**Extrait choisi:**
==============================

La Cité et l’Empire ont accaparé la scène mondiale jusqu’à la naissance d’un nouveau régime, celui de l’Etat-Nation souverain, dont la France fut à la fois un symbole et le précurseur. Même s’il emprunte aux deux modèles, il se rapproche plus d’une Cité agrandie ou multipliée, notamment par ses frontières comparables à des enceintes fortifiées, que d’un Empire en réduction. Le principe en a été acté lors des Traités de Westphalie en 1648 où, pour solder la guerre de Trente ans et mettre un terme à l’incohérence du Saint-Empire romain germanique, les Etats parties prenantes ont consenti de formaliser leurs « avantages mutuels », esquissant les premiers traits d’un « droit international ».

Un ordre européen s’est ainsi ébauché qui a trouvé sa consécration au Congrès de Vienne en 1815. Les nations européennes se sont alors constituées tout au long du XIXe siècle, exportant leur modèle, notamment en Amérique. Néanmoins les Empires, qu’ils fussent continentaux, à l’instar de la Chine, de la Russie, de la Perse, de l’empire Ottoman, de l’Autriche-Hongrie et de la Prusse, ou maritimes à l’exemple de l’empire Britannique puis de la France, représentaient encore l’armature du système politique mondial.

Le démantèlement des empires

Le XXe siècle consacra l’effondrement et le démantèlement des empires en trois étapes majeures, associées d’abord aux deux conflits mondiaux, ensuite à la vague de décolonisation. Outre les cas des empires chinois et russe qui, empêtrés dans leur gigantisme, s’effondrèrent d’eux-mêmes à l’orée du siècle, les autres empires furent démantelés à l’occasion des Traités de Versailles (Reich), Sèvres (empire Ottoman) et Trianon (empire Austro-hongrois). Après la deuxième guerre mondiale, les empires prédateurs allemand et japonais furent à nouveau démantelés et occupés. Mais, paradoxalement, cette victoire était acquise plus par les forces conjuguées de deux empires maritimes – Etats-Unis et Grande-Bretagne, alliés à deux autres empires déguisés qu’étaient la Chine nationaliste et la Russie soviétique, que par la conjugaison de nations dites « libres ». La France, nation phare des démocraties et vainqueur de 1918, avait été balayée entretemps dans la tourmente. Et ce n’est que par la volonté des Etats-Unis, à la fois puissance impériale et démocratie exemplaire, que la cinquantaine d’Etats qui constituaient le monde de 1945, se rassemblèrent en Nations unies sous l’égide d’une charte commune garantissant à la fois leur souveraineté, leur solidarité et leur sécurité ; les cinq vainqueurs de la guerre, par ailleurs tous « Etats impériaux », en assuraient le « Conseil permanent » sur ce dernier point décisif.

La troisième vague de déstructuration du monde ancien eut lieu à l’occasion du démantèlement des empires coloniaux et l’accession à l’indépendance de dizaines de colonies, pour la plupart anglaises, françaises et portugaises. Ainsi, dès les années 1960, une foule d’Etats se pressèrent aux Nations unies pour en tripler les effectifs, jusqu’à atteindre les 194 membres que cette organisation compte aujourd’hui. La totalité d’entre eux se présentèrent alors comme des Etats-Nations aux frontières reconnues et garanties, dotés des arguments et des emblèmes de la souveraineté.

==============================

**Problème posé 1:**
Comptez les lignes des données qui contiennent la chaîne « Among » et indiquez uniquement ce nombre.
L'extrait et les lignes proviennent de sources distinctes.

Questions sur la géométrie des scènes
==============================

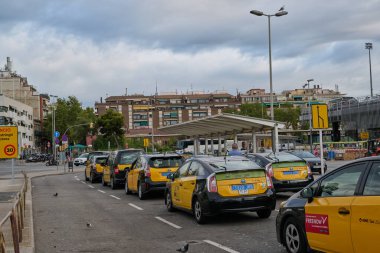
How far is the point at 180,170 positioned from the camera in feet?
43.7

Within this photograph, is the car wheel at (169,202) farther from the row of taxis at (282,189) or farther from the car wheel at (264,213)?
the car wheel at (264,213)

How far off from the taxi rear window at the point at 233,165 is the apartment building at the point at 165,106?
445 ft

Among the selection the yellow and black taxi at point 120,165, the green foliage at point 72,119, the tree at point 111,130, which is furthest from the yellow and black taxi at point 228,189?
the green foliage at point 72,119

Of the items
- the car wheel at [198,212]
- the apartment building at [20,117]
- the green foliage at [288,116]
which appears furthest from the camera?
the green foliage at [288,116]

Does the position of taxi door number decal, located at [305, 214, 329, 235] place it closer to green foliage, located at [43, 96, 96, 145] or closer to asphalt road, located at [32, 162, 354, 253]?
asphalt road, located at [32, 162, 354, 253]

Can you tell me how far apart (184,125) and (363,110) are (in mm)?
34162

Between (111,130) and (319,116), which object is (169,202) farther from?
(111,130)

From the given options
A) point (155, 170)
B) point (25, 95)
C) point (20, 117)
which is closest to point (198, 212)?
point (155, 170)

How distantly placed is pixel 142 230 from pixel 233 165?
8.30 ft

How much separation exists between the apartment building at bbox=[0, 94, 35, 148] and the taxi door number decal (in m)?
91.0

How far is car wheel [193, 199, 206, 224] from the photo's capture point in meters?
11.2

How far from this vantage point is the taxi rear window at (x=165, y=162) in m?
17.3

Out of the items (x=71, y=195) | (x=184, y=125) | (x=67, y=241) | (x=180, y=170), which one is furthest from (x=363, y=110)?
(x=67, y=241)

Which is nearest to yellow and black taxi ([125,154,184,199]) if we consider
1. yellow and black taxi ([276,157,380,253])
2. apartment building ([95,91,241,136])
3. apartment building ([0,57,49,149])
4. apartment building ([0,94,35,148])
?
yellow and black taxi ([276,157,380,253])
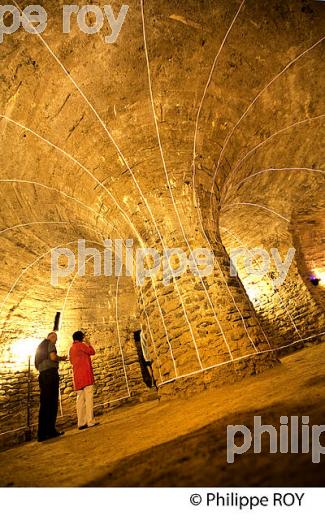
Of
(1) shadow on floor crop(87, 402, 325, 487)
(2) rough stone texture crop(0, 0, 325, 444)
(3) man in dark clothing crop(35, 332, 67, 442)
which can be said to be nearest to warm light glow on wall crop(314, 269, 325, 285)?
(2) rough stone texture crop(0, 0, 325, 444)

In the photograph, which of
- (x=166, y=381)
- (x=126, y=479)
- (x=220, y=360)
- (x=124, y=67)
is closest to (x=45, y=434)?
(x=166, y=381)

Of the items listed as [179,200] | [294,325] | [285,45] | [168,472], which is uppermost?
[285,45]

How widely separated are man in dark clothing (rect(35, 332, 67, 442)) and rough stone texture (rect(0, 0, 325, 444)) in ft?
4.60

==============================

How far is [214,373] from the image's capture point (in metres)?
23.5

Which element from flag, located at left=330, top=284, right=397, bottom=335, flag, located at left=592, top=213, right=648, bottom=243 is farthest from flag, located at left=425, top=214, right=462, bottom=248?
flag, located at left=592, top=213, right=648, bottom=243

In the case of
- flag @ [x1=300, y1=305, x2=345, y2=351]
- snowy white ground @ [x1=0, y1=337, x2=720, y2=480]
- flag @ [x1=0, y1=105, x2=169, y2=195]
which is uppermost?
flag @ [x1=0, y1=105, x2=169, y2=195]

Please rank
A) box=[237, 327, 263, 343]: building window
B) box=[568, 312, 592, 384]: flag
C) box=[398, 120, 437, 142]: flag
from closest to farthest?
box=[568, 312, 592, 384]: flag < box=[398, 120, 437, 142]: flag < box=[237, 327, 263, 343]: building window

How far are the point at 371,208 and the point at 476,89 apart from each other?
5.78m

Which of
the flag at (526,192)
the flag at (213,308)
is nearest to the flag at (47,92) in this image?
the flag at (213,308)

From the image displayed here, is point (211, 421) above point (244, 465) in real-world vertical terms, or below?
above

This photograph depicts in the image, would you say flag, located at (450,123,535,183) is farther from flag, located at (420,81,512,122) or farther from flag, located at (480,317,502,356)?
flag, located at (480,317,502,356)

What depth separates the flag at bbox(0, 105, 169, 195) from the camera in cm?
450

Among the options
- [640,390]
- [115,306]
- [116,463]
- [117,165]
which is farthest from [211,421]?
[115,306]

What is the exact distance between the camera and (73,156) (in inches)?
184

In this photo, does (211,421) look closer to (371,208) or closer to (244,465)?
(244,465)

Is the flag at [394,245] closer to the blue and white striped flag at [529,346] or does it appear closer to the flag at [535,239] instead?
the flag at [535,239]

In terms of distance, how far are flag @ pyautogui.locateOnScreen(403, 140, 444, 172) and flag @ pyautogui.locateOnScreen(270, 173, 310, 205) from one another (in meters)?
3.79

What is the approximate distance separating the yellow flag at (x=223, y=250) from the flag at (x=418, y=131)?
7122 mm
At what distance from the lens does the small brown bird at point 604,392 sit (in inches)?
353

==============================

**Problème posé 2:**
Résumez en deux phrases l'extrait sur l'Etat-Nation et le démantèlement des empires.

**Réponse complète 1:**
2

**Réponse complète 2:**
Le régime de l'Etat-Nation souverain, dont le principe fut acté aux Traités de Westphalie en 1648, s'est étendu aux nations européennes tout au long du XIXe siècle, même si les empires continentaux et maritimes restaient l'armature du système politique mondial. Au XXe siècle, les empires furent démantelés en trois étapes, liées aux deux conflits mondiaux puis à la décolonisation, et les Nations unies, rassemblant une cinquantaine d'Etats en 1945, comptent aujourd'hui 194 membres se présentant tous comme des Etats-Nations souverains.